Cristopher: Dar o que?
A garota revirou os olhos, sem muita paciência.
Garota: Meu nome é Dandara. Significa “princesa guerreira”. Vocês podem me chamar de Dara, mas, particularmente, preferiria que você não me chamasse.
Com certeza Dara pertencia a equipe de Ashley. Estava visível na sua postura em relação a situação.
Cristopher apenas sorriu, não parecendo afetado ao comentário da garota.
Dandara: Nós iremos na frente, limpando caso alguém tenha invadido. O caminho é longo e há muitas brechas, então tomem cuidado para não se perderem. Há um ponto em que o caminho C se unificará ao nosso, então mantenham a atenção para não matarem a outra equipe.
O silêncio dominou por alguns segundos. Dara sacou a arma e os outros fizeram o mesmo.
Dandara: Vamos.
Em seguida, correram todos por um estreito corredor de pedra, o som dos passos sumindo aos poucos e a iluminação enfraquecendo, deixando apenas dois isqueiros acesos.
Permanecemos quietos enquanto aguardávamos algum tempo para seguir. Era um silêncio estranho, mas inevitável. Preferia isso a ouvir qualquer comentário dispensável de Cristopher.
E então comecei a me lembrar. Não pude resistir.
Charlotte: Por que Scott está atrás de você?
Cristopher: Sei lá. Por que precisa falar dele? Vamos falar de nós.
Ele avançou um passo ao mesmo tempo que andei para o lado, não deixando que nos aproximássemos.
Charlotte: Não desvie do assunto.
Cristopher: Que assunto?
Por um momento me perguntei qual seria a doença dele, mas sorri ao perceber um detalhe.
Charlotte: Ele o afeta.
Vi a postura do assassino endurecer só um pouco.
Cristopher: O quê?
Charlotte: Scott o afeta. Há algo entre vocês, mas...
Meu cérebro só processou o acontecimento alguns segundos depois. De alguma forma, agora eu estava contra a parede de pedra, as costas doendo. Cristopher impedia a fuga com seu próprio corpo, extremamente próximo do meu. Socou a parede, que ganhou uma nova rachadura, mas não vi qualquer sinal de dor em seu rosto. Na verdade, eu via apenas fúria.
Cristopher: Você não consegue calar essa porra de boca?
Sua voz estava dura, irritada, e seu olhar era mais do que assassino. Não me deixei abalar.
Charlotte: Finalmente encontrei sua fraqueza.
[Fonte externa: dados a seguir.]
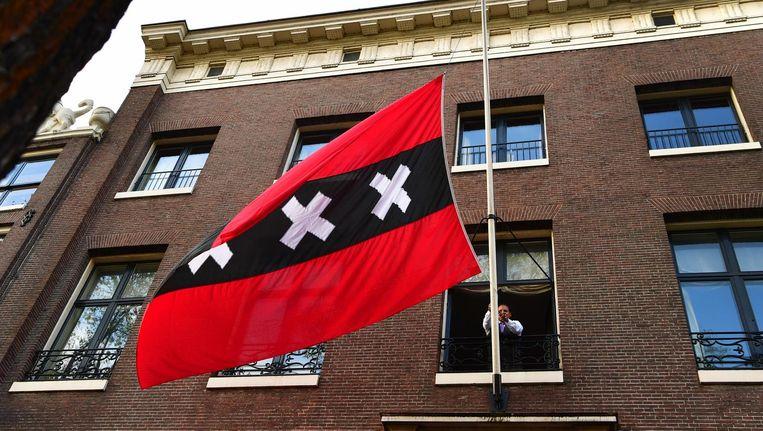 De Amsterdamse vlag wordt halfstok gehangen bij de ambtswoning van Eberhard van der Laan. Beeld anp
Cristopher me bateu. Um forte tapa rosto que fez meus olhos involuntariamente lacrimejarem e a pele arder. Ainda assim, sorri.
Charlotte: Você...
Antes que eu pudesse completar a frase, o assassino levou uma de suas mãos ao meu pescoço. Automaticamente tentei afastá-lo, mas meus esforços eram em vão.
Cristopher: Eu o quê?
A falta de ar começava a me incomodar.
Charlotte: Você... é um...
Ele apertou com mais força e tentei conter um gemido. Seu rosto era neutro.
Charlotte: Idiota.
Cristopher me lançou ao chão, me dando menos de meio segundo para recuperar o fôlego antes de puxar meu cabelo, obrigando-me a levantar. Pude sentir sua respiração na minha nuca e, por um momento, me permiti sentir nojo. Começava a acreditar que aquele era o ser humano mais repugnante que já havia conhecido.
Cristopher: Implore.
Charlotte: O quê?
Cristopher: Implore pela sua vida.
Ri em resposta. Eu não implorava. Muito menos para alguém como ele.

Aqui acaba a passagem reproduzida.